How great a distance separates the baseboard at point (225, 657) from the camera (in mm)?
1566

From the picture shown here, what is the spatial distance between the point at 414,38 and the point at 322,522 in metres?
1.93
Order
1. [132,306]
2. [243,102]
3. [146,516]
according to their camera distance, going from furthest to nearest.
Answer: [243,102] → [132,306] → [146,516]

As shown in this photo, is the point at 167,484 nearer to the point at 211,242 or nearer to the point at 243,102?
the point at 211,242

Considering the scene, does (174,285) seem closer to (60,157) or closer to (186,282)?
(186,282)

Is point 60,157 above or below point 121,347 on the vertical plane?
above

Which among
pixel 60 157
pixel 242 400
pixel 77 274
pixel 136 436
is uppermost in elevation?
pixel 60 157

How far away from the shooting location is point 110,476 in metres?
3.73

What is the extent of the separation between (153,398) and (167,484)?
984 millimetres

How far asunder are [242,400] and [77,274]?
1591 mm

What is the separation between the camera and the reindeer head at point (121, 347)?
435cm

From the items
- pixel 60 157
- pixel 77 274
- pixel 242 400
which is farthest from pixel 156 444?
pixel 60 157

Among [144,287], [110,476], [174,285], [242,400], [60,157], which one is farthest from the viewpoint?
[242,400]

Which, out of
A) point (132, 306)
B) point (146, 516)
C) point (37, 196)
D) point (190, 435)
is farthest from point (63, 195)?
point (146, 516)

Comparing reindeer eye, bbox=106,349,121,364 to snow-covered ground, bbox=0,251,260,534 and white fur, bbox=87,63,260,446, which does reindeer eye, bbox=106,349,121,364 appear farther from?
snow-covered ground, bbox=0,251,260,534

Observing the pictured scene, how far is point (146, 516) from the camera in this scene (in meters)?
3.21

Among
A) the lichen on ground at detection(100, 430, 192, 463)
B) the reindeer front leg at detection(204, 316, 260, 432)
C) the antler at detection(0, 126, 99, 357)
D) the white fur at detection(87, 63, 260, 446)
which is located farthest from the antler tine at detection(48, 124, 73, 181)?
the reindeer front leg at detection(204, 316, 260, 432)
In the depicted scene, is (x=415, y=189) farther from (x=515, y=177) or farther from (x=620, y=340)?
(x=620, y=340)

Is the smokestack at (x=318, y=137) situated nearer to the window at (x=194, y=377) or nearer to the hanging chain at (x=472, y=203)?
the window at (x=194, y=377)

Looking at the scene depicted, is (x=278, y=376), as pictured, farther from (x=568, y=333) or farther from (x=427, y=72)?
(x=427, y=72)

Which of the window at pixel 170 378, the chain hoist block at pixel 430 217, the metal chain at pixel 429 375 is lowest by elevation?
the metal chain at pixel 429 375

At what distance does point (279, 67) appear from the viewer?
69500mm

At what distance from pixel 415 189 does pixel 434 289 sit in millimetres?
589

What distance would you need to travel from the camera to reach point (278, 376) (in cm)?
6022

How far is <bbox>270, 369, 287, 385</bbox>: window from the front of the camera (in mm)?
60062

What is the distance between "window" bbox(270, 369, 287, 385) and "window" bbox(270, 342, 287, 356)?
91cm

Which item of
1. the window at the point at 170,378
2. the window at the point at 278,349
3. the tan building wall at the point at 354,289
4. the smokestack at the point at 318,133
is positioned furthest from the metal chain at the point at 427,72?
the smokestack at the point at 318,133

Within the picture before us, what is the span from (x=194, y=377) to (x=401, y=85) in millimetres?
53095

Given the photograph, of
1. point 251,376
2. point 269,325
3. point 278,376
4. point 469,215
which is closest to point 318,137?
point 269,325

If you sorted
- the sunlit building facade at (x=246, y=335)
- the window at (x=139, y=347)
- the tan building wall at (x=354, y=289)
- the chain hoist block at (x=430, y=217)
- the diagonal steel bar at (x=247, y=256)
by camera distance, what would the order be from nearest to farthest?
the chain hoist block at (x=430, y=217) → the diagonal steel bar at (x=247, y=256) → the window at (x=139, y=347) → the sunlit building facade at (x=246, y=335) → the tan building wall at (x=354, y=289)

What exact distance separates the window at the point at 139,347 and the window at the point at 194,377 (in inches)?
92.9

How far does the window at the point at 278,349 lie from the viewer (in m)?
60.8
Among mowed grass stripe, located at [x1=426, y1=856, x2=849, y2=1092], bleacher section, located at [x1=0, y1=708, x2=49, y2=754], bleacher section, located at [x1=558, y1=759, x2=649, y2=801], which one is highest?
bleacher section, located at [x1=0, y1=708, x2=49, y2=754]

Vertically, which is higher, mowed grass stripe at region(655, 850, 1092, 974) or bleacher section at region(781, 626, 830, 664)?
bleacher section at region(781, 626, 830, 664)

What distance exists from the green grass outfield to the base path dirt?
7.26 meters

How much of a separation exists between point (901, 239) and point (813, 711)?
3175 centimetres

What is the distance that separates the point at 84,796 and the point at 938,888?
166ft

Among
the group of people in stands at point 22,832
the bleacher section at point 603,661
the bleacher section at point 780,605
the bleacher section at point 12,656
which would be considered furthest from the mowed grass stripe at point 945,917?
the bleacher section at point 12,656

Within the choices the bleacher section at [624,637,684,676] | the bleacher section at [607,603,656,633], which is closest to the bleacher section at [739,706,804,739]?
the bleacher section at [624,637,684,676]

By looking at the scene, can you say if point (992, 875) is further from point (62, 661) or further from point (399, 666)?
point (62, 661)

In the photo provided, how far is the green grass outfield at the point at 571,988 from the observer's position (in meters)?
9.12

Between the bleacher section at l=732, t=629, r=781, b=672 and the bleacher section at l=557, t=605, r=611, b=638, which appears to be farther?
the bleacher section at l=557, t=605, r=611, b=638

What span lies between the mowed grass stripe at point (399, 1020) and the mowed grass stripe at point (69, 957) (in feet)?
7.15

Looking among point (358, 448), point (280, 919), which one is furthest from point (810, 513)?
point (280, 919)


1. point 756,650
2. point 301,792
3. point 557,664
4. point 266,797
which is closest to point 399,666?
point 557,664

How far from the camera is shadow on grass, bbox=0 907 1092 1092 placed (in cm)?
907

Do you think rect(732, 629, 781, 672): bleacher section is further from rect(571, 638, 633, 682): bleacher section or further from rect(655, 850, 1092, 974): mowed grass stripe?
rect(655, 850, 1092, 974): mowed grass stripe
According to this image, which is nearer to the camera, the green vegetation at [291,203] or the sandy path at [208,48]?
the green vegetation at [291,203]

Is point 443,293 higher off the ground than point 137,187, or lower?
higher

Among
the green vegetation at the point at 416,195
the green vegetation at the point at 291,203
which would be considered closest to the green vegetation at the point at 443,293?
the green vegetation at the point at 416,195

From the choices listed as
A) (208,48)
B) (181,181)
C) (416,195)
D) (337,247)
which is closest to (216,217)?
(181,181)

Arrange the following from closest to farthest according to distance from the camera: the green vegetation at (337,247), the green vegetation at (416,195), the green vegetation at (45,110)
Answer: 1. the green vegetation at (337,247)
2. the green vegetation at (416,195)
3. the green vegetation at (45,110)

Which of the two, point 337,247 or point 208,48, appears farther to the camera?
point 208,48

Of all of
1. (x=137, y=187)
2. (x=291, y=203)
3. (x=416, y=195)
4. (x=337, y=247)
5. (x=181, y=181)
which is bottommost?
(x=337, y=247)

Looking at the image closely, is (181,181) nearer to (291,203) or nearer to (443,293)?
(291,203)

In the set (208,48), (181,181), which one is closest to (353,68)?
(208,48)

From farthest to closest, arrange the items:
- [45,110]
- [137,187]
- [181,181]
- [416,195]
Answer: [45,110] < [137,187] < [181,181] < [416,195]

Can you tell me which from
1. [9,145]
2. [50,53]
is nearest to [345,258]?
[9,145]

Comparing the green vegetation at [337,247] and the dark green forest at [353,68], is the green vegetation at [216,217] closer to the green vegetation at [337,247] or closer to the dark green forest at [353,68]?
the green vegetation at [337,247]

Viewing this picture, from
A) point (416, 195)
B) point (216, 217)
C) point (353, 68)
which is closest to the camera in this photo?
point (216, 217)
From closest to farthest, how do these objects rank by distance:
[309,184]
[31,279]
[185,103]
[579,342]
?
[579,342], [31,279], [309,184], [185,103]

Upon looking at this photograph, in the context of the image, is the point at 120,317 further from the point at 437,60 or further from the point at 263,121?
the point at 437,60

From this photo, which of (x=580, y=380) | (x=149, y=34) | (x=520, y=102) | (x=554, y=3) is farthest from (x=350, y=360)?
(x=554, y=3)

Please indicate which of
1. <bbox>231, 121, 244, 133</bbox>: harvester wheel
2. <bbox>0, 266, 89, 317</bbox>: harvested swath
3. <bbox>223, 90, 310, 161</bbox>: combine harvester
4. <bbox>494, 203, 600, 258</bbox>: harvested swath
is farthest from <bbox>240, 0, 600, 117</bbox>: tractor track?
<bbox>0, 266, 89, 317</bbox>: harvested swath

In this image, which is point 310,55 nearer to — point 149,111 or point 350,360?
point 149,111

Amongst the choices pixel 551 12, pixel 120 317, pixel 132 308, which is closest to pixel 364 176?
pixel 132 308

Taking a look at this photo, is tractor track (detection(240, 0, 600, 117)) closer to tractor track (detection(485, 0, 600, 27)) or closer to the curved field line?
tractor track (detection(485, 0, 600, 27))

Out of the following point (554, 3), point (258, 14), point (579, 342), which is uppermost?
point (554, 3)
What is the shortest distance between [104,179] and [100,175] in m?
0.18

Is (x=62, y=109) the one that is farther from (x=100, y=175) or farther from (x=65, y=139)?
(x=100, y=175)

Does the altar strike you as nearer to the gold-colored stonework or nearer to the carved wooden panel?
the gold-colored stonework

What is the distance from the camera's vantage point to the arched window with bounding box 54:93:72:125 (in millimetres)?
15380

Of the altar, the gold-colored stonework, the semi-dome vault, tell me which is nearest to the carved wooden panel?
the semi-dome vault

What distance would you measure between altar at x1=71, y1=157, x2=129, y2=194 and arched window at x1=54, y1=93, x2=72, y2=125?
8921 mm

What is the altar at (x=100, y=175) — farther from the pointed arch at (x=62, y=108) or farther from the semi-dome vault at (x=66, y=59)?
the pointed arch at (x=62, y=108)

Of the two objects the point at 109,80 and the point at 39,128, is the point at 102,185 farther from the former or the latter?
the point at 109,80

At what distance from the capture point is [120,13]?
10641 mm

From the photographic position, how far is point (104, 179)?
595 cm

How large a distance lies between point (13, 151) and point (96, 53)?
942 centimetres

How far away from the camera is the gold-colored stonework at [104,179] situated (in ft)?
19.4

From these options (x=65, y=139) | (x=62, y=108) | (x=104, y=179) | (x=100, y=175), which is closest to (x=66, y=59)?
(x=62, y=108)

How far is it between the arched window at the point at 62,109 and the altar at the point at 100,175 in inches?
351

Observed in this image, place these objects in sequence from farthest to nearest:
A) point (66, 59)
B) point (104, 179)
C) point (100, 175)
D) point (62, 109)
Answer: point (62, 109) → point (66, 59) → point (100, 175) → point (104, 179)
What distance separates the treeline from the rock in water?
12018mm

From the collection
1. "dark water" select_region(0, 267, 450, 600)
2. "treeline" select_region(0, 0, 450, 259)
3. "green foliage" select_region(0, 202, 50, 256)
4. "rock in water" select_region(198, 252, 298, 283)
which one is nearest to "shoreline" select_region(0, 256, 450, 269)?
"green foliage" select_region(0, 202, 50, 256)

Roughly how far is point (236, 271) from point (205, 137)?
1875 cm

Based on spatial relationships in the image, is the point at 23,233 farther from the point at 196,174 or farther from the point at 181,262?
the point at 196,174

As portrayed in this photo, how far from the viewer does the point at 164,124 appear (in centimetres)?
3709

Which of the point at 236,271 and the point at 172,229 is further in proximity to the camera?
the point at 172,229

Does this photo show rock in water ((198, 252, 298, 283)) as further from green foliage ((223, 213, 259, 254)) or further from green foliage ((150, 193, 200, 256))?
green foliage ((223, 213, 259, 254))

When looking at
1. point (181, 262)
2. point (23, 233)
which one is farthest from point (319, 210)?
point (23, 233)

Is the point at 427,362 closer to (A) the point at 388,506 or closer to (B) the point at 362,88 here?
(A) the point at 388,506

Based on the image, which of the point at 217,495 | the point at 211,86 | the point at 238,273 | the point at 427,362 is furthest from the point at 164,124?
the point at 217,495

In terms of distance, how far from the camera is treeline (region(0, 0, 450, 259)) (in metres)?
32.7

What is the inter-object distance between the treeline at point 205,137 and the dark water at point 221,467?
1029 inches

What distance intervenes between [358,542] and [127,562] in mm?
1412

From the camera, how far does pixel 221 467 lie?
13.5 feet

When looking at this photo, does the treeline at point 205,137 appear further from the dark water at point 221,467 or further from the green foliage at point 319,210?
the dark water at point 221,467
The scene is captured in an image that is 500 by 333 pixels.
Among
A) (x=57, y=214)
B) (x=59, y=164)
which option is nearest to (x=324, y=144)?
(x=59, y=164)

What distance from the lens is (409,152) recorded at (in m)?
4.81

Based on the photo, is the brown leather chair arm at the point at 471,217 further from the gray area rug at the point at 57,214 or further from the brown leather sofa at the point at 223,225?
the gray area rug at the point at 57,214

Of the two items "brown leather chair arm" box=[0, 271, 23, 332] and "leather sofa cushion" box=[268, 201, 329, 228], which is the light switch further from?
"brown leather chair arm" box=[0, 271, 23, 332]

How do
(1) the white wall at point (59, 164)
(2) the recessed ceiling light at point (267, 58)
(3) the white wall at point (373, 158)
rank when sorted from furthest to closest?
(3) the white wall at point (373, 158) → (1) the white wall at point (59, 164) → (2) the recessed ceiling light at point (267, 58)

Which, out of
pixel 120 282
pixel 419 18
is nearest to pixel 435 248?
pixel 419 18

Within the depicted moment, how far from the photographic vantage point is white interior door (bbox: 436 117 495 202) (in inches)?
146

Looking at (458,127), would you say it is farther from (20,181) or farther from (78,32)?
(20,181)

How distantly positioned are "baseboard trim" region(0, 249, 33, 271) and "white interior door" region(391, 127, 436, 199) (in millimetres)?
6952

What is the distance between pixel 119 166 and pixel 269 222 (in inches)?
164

************

● Stated goal:
Reproduce word for word the part of the records that opens with the line containing "The scene is" and closes with the last line of the records.

● Correct result:
The scene is captured in an image that is 500 by 333 pixels.
Among
A) (x=57, y=214)
B) (x=59, y=164)
which option is nearest to (x=324, y=144)?
(x=59, y=164)

What distance from the lens is (409,152) recorded at (in m)?
4.81

Based on the photo, is the brown leather chair arm at the point at 471,217 further from the gray area rug at the point at 57,214 or further from the brown leather sofa at the point at 223,225?
the gray area rug at the point at 57,214

Of the two items "brown leather chair arm" box=[0, 271, 23, 332] and "leather sofa cushion" box=[268, 201, 329, 228], which is the light switch further from?
"brown leather chair arm" box=[0, 271, 23, 332]

How do
(1) the white wall at point (59, 164)
(2) the recessed ceiling light at point (267, 58)
(3) the white wall at point (373, 158)
rank when sorted from furthest to closest?
(3) the white wall at point (373, 158) → (1) the white wall at point (59, 164) → (2) the recessed ceiling light at point (267, 58)

Which, out of
pixel 120 282
pixel 419 18
is nearest to pixel 435 248?
pixel 419 18

Within the depicted moment, how far from the photographic vantage point is white interior door (bbox: 436 117 495 202) (in inches)?
146

Looking at (458,127), would you say it is farther from (20,181) or farther from (78,32)?
(20,181)

How distantly positioned are "baseboard trim" region(0, 249, 33, 271) and "white interior door" region(391, 127, 436, 199) (in millimetres)?
6952

What is the distance between pixel 119 166 and pixel 269 222 (in inches)?
164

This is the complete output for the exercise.